虚馬アーカイブス

私「窓の外」が「江戸川番外地」というブログに書いた文章をブログに移行したものです。

管理人:「窓の外」
ホームページ「江戸川番外地」で過去に書いたテキストを移行したブログです。

買ったもの:

・「おまかせ!ピース電器店」19巻(能田達規 秋田書店
・「神々の山嶺」上巻(夢枕獏 集英社文庫)


 ようやく京極夏彦の「魍魎の匣」の文庫版を読み終えた。
 読み終えるまでにかかった日数3週間・・・。長い。いくら窓の外が本を読むのが遅いっつっても長い。  ここ何週間もカバーをつけたこの文庫を会社に持ち込んでいたので、「なんでAさん、いつも辞書持ち歩いてるんですか?」とか聞かれた。・・・確かに辞書に見えないこともない。

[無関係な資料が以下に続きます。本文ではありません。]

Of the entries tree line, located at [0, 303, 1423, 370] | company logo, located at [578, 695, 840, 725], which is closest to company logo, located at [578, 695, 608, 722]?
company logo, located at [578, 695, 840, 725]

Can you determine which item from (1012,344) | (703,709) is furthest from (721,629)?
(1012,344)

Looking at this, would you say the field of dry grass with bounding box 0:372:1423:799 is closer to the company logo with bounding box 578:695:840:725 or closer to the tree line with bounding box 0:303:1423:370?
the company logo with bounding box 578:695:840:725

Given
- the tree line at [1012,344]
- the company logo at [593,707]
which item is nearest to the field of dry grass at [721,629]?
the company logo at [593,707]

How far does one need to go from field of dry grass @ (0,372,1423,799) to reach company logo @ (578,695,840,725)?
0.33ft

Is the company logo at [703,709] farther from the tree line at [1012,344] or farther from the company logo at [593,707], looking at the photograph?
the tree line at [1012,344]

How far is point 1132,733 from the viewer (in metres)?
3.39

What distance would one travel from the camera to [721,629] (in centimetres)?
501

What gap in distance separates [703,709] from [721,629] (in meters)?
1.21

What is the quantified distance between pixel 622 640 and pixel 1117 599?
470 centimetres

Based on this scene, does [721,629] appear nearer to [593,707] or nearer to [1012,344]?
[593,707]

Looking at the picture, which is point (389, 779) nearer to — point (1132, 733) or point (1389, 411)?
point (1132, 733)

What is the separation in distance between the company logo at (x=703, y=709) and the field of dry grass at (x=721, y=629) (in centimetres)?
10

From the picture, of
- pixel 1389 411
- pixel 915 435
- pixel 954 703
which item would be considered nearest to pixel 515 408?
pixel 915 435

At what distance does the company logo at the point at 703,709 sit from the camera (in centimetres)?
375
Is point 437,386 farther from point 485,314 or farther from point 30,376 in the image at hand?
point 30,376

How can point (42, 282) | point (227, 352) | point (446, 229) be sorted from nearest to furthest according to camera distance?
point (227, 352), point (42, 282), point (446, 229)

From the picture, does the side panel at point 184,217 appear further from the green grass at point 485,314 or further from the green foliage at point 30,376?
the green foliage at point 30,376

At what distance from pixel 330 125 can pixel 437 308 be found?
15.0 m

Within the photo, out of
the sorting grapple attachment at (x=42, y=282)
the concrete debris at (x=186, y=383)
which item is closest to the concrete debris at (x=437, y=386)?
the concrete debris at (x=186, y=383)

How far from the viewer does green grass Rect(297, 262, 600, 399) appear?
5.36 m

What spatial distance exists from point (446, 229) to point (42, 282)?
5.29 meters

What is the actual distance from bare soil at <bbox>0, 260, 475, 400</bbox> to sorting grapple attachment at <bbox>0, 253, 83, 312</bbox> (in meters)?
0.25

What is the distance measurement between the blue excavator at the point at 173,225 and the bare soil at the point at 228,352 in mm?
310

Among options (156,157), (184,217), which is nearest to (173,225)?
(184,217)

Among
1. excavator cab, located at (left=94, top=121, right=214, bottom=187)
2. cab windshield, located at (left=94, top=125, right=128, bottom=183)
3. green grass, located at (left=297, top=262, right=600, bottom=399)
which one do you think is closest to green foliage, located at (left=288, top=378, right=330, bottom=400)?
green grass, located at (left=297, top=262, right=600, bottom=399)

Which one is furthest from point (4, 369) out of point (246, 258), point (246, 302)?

 この長さはこの複雑な事件を語る前ふり自体もかなり長いのだが、京極堂という探偵役の「憑き物落とし」という事件解決の必然的な回りくどさから来ている、と思う。とにかく普通の探偵役より京極堂のそれはかなりめまぐるしい能力を要求される。前作「姑獲鳥の夏」を読んだ時は、それほど気にならなかったのだが、この第2作に至ってかなり京極堂の人間業とは思えぬ超人的解決を見る。こんなすげえ人間がいたら、妖怪より不思議だ(笑)。
 まずこの真実に到達するのに、かなりの想像力を要する。読者に呈示された情報だけでは当然、この真実へ到達するのは困難だが、じゃあ京極堂だけが知っている事実を積み重ねたら分かるか、というと絶対「普通の人間」には無理だ。しかも、他人からの伝聞やまた聞きなどから必要な情報を選り抜き、噛み砕き、それを自分のものにした上で、それぞれの人物の人間像をきっちり把握し、それぞれの「その時、その瞬間」の心理を京極堂はきちんと把握し、その上で再構成し全体像をそのつど修正する。そうして完成した全体像を、もいちどバラバラに分解して何度も再構成などをしたはずだ。そうでないと憑き物落としは完成しない。
 そして語りの実力も凄まじい。そもそもの憑き物落としの青写真を作った上で、情報を如何にして情報公開していくかを考え、相手の反論や合いの手を先回りして答えられる用意も怠らず、なおかつ関口や榎木津らの予定外の指摘やらネタバレのために軌道修正を繰り返しながら、アドリブやウンチクも交えて事件の全体像を語り尽くす。落語家になってたら、歴史に残ってたろう。
 こういう探偵像を生み出しただけでも、京極夏彦は確かにすごい。おそらく京極夏彦がいっぱいいっぱいの精神力で推敲に推敲を重ねた事は想像に難くないが、それを語り尽くさせる、という展開が京極堂という男を人間を超えた理性を持った探偵、ならぬ陰陽師にしている。やっぱり「不思議な事などないのだよ。」と言っている京極堂本人が一番不思議だ。